By Gerry Grant, Chief Security Officer.
If you’re feeling under pressure to address a growing number of cyber security threats on a budget that hasn’t grown exponentially with these risks, then you’re not alone.
Increasingly, senior management and the board are asking questions about cyber security and looking for reassurance that company information and networks are secure. However, it is still common for IT and Security departments to feel like there is too little investment to ensure that things are done properly and that they can legitimately answer these questions positively.
At a recent cyber security event we hosted, this recurring issue was raised. How do you quantify the risk of attack? And can you put a monetary value on it? How do we convince a non-technical board?
So how does an IT department get sufficient buy in from the board and an agreement on the appropriate investment required to protect the business?
1. Keep it simple
Often the board don’t fully understand the IT infrastructure or why the IT team is asking for additional investment. When pitching a new security product or service try to lose the technical terms and instead outline the benefits to the business. Explain and demonstrate how this will reduce risk.
The board might not know what DDoS (Distributed Denial of Service) is, but they will understand that an attack on the website could take the online store offline for days during the crucial sales period.
2. Adopt a quantifiable risk-based approach
The main purpose of the board is to ensure the profitability and future of the organisation. Speak to them in terms of risk. But be brave enough to put a value on this. Focus first on high-level risks and how these can impact the operation of the business. How long could the business survive with no IT? A day? A week? A month? How much revenue would they lose if all IT; emails, phones, access to shared drives went down even for a day? Demonstrate how critical IT is to the business. No emails or phones working? How do you communicate with staff, suppliers and customers? Offshore monitoring systems down? Are lives at risk? Are your emergency response documents still accessible?
Focus on how much money the new controls could potentially save the organisation, not how much they cost, and talk about the potential reputational damage that will go alongside a cyber-attack. To put this in context, cybercrime is estimated to cost the British economy over £6 billion a year with the average cost to SMEs, which bear the brunt of such activity, as high as £25,000, according to the Institute of Directors (IoD). Figures released last year by the Department for Digital, Culture, Media & Sport highlighted that four in ten businesses and two in ten charities experienced a cyber security breach during the previous year.
3. Bring real life examples
Take a case study or two of real-life cyber-attacks, preferably from the same industry or sector you operate in. Show them how this affected the victim and what they could have done to help mitigate or prevent the attack. Don’t just focus on the high-profile cases, unless you can relate it back to your business. Make it real for them.

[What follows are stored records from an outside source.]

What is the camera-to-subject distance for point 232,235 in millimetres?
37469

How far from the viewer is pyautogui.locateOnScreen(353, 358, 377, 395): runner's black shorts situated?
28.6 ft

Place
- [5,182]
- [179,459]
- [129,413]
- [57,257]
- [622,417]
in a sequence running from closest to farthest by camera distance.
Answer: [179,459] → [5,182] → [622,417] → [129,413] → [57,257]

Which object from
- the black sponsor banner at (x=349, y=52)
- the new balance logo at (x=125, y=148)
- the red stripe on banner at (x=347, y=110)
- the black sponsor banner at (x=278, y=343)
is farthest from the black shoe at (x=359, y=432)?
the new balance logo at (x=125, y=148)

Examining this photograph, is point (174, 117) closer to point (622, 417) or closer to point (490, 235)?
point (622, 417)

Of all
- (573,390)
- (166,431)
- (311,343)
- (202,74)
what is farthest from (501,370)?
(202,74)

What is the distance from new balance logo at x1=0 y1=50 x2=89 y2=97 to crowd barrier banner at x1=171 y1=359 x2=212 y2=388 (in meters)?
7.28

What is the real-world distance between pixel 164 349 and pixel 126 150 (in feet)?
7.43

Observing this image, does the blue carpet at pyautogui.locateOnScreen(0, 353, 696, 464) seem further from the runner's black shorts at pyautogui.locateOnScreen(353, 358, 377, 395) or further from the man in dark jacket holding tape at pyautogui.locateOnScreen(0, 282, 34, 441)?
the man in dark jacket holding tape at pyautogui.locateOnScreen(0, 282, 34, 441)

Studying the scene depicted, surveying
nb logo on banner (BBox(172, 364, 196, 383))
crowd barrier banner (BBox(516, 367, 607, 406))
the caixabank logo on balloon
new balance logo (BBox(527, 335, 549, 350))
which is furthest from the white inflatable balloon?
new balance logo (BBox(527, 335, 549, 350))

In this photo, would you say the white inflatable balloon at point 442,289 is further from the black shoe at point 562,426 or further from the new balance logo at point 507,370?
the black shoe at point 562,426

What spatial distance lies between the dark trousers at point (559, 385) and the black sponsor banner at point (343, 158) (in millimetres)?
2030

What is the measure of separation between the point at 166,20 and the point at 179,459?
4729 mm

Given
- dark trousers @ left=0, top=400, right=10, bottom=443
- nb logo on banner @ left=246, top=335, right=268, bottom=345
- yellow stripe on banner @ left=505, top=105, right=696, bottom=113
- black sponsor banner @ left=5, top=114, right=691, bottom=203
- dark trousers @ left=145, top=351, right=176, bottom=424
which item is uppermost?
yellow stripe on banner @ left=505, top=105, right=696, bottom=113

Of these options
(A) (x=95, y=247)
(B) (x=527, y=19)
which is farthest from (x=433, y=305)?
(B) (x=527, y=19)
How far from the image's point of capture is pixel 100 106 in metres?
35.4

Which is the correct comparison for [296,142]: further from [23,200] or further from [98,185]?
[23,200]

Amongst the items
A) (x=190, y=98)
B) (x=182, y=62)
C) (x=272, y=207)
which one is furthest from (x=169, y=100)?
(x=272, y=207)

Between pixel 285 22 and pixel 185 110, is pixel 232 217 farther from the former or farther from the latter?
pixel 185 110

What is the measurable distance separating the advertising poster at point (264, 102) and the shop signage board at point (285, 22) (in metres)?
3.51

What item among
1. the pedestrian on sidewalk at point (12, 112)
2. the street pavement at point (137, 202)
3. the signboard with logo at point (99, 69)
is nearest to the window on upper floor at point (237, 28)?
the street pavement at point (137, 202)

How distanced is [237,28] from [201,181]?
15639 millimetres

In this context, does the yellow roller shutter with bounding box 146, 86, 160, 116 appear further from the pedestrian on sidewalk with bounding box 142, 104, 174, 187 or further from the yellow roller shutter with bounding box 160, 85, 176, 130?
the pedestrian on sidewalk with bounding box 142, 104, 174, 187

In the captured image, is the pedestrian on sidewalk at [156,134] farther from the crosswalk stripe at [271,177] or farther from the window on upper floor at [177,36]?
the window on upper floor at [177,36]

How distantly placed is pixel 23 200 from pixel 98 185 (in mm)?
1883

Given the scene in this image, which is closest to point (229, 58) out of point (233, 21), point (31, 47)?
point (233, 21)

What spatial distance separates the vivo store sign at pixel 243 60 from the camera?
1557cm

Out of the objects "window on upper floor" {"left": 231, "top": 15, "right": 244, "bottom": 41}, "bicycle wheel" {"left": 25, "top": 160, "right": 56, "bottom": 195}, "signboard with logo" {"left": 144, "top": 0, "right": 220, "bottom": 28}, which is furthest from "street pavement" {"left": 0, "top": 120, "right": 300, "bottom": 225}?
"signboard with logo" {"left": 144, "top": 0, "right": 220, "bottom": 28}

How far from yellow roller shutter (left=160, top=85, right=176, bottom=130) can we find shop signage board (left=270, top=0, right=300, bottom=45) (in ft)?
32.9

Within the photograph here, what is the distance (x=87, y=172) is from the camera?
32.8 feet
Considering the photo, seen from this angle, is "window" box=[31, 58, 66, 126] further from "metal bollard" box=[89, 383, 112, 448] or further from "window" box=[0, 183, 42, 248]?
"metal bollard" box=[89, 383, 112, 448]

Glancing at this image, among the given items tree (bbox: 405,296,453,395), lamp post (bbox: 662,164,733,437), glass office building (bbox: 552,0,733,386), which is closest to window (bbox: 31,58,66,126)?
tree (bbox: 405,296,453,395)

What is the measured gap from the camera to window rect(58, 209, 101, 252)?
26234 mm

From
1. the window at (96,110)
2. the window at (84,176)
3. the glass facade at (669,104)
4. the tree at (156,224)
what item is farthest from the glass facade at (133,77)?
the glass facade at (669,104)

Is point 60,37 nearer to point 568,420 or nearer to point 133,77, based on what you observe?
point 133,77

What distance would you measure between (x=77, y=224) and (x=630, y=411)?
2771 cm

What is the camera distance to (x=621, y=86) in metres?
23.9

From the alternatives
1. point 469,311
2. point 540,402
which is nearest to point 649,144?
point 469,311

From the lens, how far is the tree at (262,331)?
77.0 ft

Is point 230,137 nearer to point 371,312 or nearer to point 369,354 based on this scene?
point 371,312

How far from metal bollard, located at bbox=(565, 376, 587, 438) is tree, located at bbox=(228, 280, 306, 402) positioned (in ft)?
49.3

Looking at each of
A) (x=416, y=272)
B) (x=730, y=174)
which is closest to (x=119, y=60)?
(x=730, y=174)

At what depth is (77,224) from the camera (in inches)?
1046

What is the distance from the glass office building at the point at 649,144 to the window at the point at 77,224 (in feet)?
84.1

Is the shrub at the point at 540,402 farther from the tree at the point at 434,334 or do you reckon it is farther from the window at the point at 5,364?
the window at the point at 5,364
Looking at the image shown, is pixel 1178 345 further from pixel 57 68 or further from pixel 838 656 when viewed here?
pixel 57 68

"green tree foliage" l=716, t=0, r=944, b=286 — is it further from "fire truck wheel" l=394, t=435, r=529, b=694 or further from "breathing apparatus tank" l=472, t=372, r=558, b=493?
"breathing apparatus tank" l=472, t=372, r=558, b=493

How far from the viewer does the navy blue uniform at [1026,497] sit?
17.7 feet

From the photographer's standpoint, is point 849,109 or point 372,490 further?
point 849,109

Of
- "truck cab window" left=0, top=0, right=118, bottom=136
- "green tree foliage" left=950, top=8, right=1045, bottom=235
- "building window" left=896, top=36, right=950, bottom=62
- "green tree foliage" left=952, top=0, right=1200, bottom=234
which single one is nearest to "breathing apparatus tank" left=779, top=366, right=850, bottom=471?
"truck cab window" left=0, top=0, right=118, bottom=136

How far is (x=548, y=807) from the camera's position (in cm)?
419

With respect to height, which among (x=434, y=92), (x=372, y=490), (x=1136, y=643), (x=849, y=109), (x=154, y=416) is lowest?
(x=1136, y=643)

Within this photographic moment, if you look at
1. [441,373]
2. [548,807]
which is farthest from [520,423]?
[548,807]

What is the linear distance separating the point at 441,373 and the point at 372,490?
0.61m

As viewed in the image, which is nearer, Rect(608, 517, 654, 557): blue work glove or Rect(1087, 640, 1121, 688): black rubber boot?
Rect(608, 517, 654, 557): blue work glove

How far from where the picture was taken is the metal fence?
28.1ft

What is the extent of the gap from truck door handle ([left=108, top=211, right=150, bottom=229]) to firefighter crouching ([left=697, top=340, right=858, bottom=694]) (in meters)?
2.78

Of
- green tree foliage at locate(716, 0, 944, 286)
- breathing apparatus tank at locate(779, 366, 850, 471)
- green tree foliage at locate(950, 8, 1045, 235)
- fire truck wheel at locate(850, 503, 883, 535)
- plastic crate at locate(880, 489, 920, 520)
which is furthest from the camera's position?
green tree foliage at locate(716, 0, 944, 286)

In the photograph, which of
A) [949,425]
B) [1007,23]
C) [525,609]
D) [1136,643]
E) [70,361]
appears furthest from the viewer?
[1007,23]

4. Relate it to business strategy
Find out and familiarise yourself with the overall strategy and objectives of the business. Show how the plans you have for security align with these goals and objectives or how the plans will help achieve them. Does the company have an environmental objective to protect wildlife, a staff incentive scheme based on zero accidents, a 24/7 customer help desk promise? Strong cyber security defences will ensure that monitoring systems continue to keep equipment and people safe, and that customer services do in fact remain open 24/7.
5. Propose solutions
Don’t just focus on the problem. Show the board that you have a solution to the problem. Let them know that you have something that will benefit the business that has been costed with a proposed start and completion date for implementation. Focus on the critical first, then later, once it has been shown to benefit the business you can start looking at the ‘nice to haves.’
6. Bring in a third party
Often management don’t believe the experts that they hire. It’s not until an external party come in and point out the shortcomings that they begin to listen. If you can, get an external organisation to carry out a vulnerability audit or penetration test to highlight the weaknesses. Don’t be afraid of the results, it’s more ammunition for you to take to the board for additional resources or investment.
Do your research, keep it non-technical, concentrate on solutions and tie this in with company objectives, after all it’s the same board that have signed these off in the first place.
Finally, security nearly always competes with other priorities in the business but as Russ Verbofsky, CIO and CISO at the New Mexico Department of Game and Fish said, “You can pay me today or tomorrow. But tomorrow includes a press release describing that we weren’t proactive in protecting our data and systems.”